Problems on register_backward_hook

phantom90 · November 15, 2019, 6:45am

Hi. We have such sample code:

class xxx:
    def __init__(self, model):
        self.model = model
        self.gradients = None
        self.model.eval()
        self.hook_layers()

    def hook_layers(self):
        def hook_function(module, grad_in, grad_out):
            self.gradients = grad_in[0]
        first_layer = list(self.model.children())[0] . # Get the 1st layer.
        first_layer.register_backward_hook(hook_function)

    def generate_gradients(self, input_image, target_class):
        # Forward pass
        model_output = self.model(input_image)
        model_output = model_output.reshape(-1)
        input_image.requires_grad = True
        self.model.zero_grad()
        one_hot_output = torch.FloatTensor(model_output.size()[-1]).zero_()
        one_hot_output[target_class] = 1
        # Backward pass
        model_output.backward(gradient=one_hot_output)

        gradients_as_arr = self.gradients.data.numpy()[0]
        return gradients_as_arr

input_image is just pil image preprocessed by torchvision.

When I run the code, the error says self.gradients.data does not exist.
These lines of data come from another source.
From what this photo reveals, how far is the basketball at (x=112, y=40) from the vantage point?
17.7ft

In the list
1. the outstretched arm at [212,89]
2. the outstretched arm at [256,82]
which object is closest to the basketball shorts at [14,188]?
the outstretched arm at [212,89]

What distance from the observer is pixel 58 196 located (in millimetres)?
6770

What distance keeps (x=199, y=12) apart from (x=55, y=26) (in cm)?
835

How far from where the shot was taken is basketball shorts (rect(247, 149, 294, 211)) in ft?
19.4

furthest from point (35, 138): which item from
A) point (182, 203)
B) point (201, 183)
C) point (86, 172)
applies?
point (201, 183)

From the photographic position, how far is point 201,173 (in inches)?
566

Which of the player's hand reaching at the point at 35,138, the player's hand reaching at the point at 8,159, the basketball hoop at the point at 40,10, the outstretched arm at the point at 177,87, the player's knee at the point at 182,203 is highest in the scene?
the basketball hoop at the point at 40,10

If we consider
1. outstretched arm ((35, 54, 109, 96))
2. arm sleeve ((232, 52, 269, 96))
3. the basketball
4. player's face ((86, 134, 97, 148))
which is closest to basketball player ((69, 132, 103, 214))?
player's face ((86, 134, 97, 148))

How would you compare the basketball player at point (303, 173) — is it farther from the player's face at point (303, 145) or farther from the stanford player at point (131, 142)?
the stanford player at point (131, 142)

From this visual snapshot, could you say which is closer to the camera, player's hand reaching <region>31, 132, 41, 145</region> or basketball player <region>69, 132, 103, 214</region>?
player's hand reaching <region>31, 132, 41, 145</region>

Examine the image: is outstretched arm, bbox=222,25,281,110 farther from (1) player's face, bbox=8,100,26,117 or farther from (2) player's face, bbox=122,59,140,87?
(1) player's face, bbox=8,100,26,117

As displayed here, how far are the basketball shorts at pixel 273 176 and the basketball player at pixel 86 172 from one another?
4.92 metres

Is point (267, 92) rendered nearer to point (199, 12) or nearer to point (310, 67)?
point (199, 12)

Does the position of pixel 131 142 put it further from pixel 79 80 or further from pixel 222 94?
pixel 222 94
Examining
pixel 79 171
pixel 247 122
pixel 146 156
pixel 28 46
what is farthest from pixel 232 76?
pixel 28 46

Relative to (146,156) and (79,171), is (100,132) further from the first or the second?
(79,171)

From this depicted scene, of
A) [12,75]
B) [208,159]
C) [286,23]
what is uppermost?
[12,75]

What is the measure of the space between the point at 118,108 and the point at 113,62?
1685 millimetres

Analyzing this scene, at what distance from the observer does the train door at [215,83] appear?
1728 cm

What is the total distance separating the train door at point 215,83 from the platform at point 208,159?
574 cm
Actually, the format of grad_in is like (None, , None). May I know what do these dimensions mean in grad_in? How to correctly save the gradient of the first layer.

Many thanks~

albanD · November 15, 2019, 6:43pm

Hi,

input_image in your example should be a Tensor. Otherwise, setting requires_grad on it will have no effect.

Also you should not use .data anymore. You can use .detach() here to replace it.
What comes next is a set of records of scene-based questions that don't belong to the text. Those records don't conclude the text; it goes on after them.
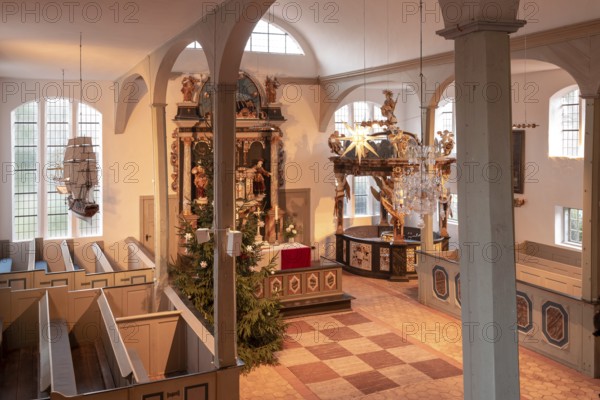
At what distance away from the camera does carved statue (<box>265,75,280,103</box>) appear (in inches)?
671

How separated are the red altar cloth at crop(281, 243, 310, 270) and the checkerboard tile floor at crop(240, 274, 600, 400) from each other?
139 centimetres

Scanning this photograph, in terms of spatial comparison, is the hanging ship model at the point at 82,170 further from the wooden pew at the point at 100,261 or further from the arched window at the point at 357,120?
the arched window at the point at 357,120

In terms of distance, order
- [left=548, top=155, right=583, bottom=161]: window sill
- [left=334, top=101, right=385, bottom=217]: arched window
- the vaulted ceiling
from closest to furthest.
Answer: the vaulted ceiling → [left=548, top=155, right=583, bottom=161]: window sill → [left=334, top=101, right=385, bottom=217]: arched window

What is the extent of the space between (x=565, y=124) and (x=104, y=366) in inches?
448

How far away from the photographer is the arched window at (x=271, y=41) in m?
17.2

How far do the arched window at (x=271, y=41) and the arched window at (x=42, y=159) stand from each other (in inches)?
180

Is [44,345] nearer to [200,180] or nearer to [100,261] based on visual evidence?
[100,261]

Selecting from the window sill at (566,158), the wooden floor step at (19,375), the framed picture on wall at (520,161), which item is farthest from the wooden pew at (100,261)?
the window sill at (566,158)

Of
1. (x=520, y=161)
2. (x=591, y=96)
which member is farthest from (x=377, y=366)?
(x=520, y=161)

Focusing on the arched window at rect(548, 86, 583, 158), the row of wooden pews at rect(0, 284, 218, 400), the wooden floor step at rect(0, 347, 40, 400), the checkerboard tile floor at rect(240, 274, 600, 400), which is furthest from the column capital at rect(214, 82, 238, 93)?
the arched window at rect(548, 86, 583, 158)

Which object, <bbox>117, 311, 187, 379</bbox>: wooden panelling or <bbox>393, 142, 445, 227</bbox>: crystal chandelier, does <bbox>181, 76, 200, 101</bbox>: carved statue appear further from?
<bbox>117, 311, 187, 379</bbox>: wooden panelling

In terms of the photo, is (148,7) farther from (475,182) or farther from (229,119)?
(475,182)

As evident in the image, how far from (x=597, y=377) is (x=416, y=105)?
36.4 ft

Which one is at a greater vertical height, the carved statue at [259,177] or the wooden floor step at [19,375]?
the carved statue at [259,177]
Are you trying to get the gradient for the input of your network? If that case, since you set require_grad=True on input_image which is a leaf Tensor, after the call to .backward, you can simply access it via input_image.grad.

Finally as you can see in the doc for register_backward_hook, it won’t work with all nn.Modules. So you might want to use register_hook directly on a Tensor if you want the gradients for that Tensor.
Or if you have access to that Tensor during the forward, simply call .retain_grad() on it for its .grad field to be populated during the backward.